A good friend is from the deep South. She loves pickup trucks, country music and above all, good southern cooking. When I stayed at her home, we awoke to her mother cooking up a montage of dishes, eggs, bacon, hash browns, biscuits, the list goes on. I was informed that if I wanted to try a local southern delicacy, we could walk down to the local diner in the center of town. The building looked to me like something out of a movie set. It was rustic; a throwback to the old South. I was assured that the Diner’s appearance had no bearing on the palatability of the food. Before I knew it two of their legendary corn muffins slathered with butter were placed in front of us. I savored the natural sweetness of the muffin that came from the cinnamon and apple in it. Recreating their recipe was a must upon returning home.

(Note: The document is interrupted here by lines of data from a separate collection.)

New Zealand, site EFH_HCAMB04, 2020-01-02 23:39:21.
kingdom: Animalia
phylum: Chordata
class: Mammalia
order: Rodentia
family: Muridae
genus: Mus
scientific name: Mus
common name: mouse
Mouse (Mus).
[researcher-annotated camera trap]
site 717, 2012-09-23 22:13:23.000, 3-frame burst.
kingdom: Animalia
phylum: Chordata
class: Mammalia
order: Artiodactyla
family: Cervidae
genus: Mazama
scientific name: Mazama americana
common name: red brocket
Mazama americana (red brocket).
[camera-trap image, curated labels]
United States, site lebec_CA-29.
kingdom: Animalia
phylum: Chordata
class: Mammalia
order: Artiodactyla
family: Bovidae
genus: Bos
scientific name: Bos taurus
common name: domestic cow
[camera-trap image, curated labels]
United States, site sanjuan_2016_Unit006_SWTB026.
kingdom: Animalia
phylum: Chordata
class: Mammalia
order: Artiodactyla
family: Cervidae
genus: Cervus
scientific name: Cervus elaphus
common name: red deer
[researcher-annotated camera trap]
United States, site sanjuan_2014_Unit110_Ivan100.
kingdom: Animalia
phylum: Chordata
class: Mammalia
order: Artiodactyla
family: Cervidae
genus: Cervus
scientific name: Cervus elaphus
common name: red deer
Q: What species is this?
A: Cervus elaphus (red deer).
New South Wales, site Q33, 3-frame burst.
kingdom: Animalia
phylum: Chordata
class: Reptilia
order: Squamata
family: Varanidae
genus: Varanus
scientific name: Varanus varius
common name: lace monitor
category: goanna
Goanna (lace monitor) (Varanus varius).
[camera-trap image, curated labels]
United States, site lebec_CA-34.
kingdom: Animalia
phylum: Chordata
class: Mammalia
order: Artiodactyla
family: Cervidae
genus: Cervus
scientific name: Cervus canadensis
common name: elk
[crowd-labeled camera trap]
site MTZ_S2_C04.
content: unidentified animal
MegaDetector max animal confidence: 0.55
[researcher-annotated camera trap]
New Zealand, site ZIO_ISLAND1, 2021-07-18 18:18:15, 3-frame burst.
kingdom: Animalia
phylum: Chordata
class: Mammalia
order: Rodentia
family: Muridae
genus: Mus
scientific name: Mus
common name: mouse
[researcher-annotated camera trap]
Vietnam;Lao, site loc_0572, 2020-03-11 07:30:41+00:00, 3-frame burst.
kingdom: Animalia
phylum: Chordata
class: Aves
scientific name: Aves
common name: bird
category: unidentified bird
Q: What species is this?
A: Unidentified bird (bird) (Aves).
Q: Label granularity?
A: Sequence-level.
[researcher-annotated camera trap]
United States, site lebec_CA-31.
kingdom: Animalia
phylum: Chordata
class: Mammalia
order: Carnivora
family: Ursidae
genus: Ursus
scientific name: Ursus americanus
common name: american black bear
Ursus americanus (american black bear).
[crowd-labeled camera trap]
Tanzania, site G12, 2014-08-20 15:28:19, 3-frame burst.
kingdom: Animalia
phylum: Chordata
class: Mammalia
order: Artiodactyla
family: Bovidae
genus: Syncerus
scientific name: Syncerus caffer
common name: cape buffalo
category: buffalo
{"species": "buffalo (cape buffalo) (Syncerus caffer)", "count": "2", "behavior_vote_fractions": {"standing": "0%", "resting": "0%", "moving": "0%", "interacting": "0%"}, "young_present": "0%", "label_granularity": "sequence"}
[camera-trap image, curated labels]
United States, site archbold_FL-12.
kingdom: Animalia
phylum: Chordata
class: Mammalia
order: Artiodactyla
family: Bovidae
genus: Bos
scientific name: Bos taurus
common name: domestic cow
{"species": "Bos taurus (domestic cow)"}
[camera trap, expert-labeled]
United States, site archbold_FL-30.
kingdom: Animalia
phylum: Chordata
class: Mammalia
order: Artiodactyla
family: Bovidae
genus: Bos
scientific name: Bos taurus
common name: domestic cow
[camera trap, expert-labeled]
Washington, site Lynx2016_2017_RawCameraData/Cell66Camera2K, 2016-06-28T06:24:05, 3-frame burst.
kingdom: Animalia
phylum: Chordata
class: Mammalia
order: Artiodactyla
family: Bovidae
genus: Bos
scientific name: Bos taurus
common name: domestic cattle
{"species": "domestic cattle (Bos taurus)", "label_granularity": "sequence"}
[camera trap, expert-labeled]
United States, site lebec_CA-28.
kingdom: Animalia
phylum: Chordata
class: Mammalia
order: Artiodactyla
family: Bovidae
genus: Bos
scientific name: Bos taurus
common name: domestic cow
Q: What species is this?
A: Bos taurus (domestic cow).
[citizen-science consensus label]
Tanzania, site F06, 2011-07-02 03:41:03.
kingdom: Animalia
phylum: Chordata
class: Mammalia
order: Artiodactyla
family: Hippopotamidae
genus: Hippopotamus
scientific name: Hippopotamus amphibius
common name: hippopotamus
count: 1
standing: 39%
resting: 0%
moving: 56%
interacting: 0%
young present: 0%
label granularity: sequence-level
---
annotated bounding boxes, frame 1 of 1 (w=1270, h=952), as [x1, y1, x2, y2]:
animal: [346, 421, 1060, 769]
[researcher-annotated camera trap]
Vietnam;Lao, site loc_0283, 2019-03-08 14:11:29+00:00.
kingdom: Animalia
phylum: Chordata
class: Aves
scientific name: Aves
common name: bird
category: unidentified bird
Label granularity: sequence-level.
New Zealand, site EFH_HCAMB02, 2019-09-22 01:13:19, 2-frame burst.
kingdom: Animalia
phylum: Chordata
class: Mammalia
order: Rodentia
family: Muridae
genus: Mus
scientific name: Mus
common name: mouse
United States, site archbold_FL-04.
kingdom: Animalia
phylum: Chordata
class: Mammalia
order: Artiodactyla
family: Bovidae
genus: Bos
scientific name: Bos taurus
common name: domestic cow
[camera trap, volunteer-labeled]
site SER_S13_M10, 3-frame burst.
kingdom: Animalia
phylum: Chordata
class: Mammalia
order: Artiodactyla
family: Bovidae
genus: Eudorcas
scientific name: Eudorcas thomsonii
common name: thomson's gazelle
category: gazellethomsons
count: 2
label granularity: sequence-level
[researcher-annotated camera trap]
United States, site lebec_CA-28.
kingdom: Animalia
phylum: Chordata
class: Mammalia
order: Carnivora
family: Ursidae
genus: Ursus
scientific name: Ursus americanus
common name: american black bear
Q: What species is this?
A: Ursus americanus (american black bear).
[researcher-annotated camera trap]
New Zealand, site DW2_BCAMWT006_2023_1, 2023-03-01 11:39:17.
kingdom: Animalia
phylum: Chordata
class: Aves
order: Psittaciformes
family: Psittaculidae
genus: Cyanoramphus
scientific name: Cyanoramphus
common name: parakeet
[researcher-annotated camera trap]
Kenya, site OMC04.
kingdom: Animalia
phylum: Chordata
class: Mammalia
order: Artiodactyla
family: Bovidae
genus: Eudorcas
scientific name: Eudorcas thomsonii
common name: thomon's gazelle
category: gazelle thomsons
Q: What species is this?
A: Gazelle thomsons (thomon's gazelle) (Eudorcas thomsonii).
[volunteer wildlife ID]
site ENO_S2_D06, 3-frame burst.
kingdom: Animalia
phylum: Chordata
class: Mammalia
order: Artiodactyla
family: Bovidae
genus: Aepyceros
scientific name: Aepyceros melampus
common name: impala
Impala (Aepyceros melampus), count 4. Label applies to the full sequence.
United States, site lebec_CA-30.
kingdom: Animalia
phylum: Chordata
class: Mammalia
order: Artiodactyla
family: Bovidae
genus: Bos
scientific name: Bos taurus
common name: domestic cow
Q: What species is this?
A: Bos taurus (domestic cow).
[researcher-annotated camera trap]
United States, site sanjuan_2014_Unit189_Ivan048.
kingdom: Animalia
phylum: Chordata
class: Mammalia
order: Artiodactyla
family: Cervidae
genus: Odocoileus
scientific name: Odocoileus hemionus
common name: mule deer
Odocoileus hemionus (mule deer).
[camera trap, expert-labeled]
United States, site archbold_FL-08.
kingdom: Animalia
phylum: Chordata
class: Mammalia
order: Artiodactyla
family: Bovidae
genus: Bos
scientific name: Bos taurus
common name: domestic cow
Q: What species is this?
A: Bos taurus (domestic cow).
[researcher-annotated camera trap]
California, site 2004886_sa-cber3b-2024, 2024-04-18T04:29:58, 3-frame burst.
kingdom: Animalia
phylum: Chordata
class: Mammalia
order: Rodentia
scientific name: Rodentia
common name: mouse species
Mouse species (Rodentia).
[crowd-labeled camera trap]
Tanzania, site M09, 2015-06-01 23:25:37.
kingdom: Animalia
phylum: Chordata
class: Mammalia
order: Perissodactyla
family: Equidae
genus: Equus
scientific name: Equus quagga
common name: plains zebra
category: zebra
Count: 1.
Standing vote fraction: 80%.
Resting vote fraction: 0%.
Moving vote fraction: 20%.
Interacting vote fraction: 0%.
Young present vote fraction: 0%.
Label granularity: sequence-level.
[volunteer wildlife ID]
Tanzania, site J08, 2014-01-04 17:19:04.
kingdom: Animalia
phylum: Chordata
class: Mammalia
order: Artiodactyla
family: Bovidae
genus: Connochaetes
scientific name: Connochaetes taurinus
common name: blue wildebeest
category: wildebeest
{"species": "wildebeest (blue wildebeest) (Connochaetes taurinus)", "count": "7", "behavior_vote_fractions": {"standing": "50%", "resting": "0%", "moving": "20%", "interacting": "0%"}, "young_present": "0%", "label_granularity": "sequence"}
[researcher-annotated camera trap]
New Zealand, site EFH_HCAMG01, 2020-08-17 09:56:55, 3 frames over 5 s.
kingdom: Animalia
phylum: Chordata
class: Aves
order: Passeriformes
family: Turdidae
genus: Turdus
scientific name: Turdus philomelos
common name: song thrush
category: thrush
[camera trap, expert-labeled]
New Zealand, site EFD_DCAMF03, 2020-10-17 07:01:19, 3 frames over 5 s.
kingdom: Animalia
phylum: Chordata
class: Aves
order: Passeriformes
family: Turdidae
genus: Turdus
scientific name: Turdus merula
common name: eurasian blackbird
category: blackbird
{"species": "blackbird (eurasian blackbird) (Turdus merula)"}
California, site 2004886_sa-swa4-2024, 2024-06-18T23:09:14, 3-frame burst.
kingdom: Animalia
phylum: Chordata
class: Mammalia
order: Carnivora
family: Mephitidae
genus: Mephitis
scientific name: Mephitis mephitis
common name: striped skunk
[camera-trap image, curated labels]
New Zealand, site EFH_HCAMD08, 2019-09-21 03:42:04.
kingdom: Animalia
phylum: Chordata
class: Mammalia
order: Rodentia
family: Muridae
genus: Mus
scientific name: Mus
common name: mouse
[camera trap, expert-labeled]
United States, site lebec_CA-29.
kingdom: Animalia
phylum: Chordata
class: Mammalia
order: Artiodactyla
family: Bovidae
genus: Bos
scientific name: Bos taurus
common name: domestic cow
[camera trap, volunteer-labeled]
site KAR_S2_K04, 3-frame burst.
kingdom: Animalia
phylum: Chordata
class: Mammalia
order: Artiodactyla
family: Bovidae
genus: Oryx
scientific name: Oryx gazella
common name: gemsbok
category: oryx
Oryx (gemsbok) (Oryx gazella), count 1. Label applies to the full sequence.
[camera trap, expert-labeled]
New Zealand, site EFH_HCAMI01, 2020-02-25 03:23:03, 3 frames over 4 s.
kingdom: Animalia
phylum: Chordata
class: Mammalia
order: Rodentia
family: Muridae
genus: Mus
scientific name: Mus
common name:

Preheat oven to 350 f. In a medium sized mixing bowl, combine the contents of this package with
- 1 CUP MILK
- 1 EGG
- 2 PEELED AND DICED APPLES
- ½ TSP RUSSIAN MULLING SPICE
(not the whole packet enclosed- you will find more recipes for the Russian Mulling Spice at www.terra-americana.com/recipes)
Mix well and refrigerate for at least 1 hour. Pour into greased muffin pans and bake for 25 to 30 min. or until a cake tester comes out clean and the tops are golden brown. This mix makes approximately 1/2 dozen oversized muffins.
Ingredients: Corn, Arrowroot and Rice Flours, coarse ground corn meal, Russian Mulling Spice (cinnamon, nutmeg, coriander, ginger, & orange extract (alcohol, water and pure orange oil), baking soda and kosher salt.